Stand alone TLIF may be associated with progressive lumbar spondylolisthesis at that level and are usually supplemented with pedicle screw/rod.
A retrospective review was performed on 125 consecutive patients who underwent minimally invasive transforaminal lumbar interbody fusion and transpedicular screws placement between the levels of T-12 and S-1. Screw accuracy was evaluated using a postoperative computed tomography by three independent observers. Pedicle breach was documented when there was a violation in any direction of the pedicle. Inter-observer agreement was assessed with the Kappa coefficient.

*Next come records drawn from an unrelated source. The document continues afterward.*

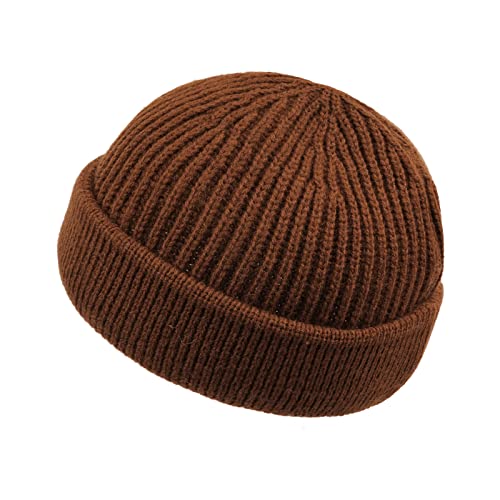 Croogo Classic Knit Cuff Beanie Cap Windproof Roll up Edge Skullcap Unisex Shorter Fisherman Watch Cap Habour Hat,Camel-KH42
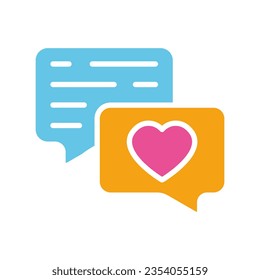 Online correspondence line icon. Communication, dating site, chatting, dialog box. Vector colored icon on a white background for business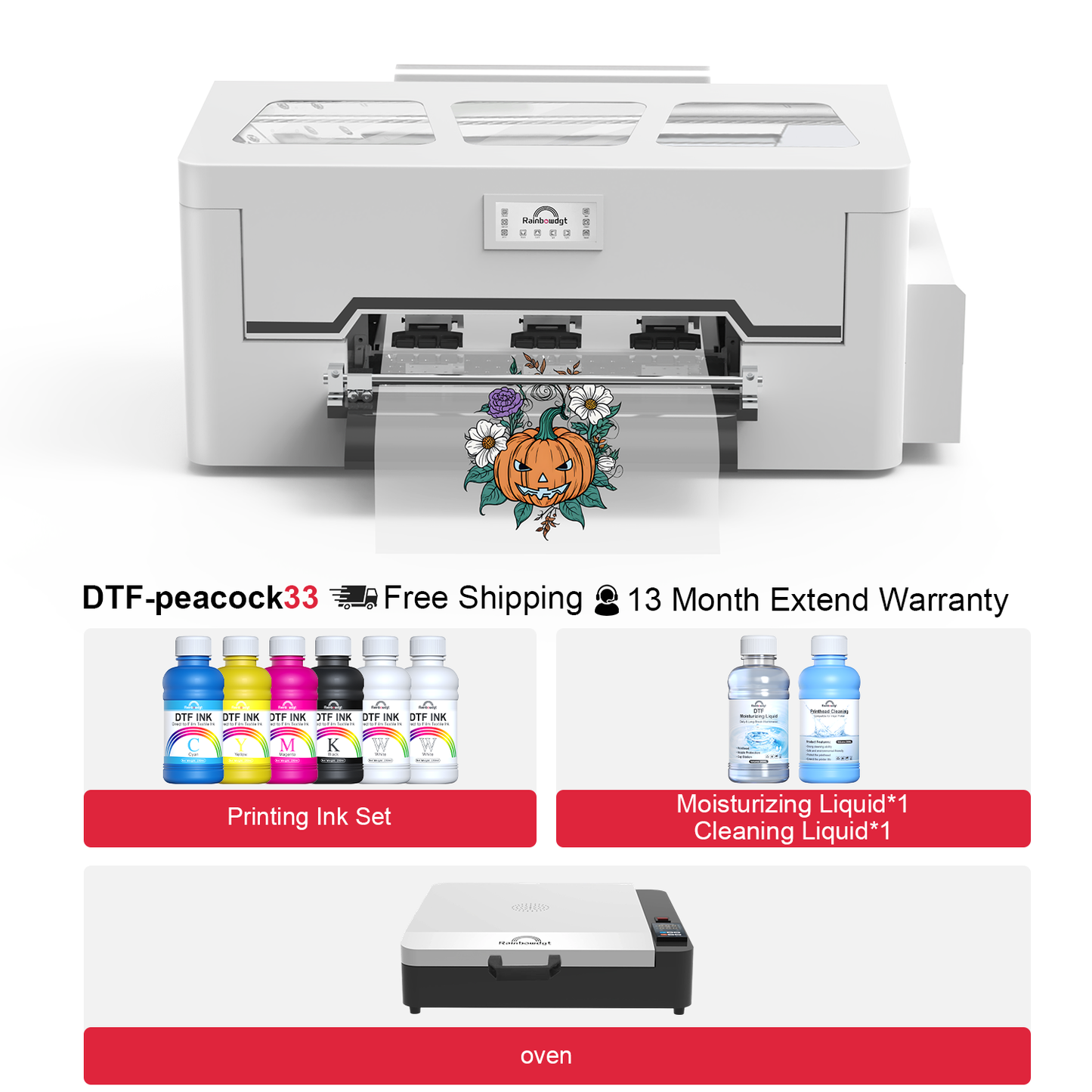 Peacock33 (Single XP600) A3 DTF Printer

A total of 470 transpedicular screws were evaluated between the levels of T-12 and S-1. In 57 patients the instrumentation was bilateral and in 68 unilateral. A substantial degree of agreement was found between the observers AB (κ=0.769) and A-C (κ=0.784) and almost perfect agreement between observers B-C (κ=0.928). There were a total of 427.33 (90.92%) screws without breach, 39.33 (8.37%) minor breach pedicles and 3.33 (0.71%) major breach pedicles. The pedicle breach rate was 9.08% Trajectory pedicle breach percentages were as follows: minor medial pedicle breach 4.68%, minor lateral pedicle breach 3.47%, minor inferior pedicle breach 0.22%, and major medial breach 0.70%. No intraoperative instrumentation-related or postoperative clinical complications were encountered and no surgical revision was needed.
The study demonstrated a high accuracy (90.2%) for 2-D fluoroscopy-guided pedicle screw using electromonitoring. Only 0.71% of the 470 screws had a major breach. Knowing the radiological spine pedicle anatomy and the correct interpretation of EMG are the key factors for this technique 16).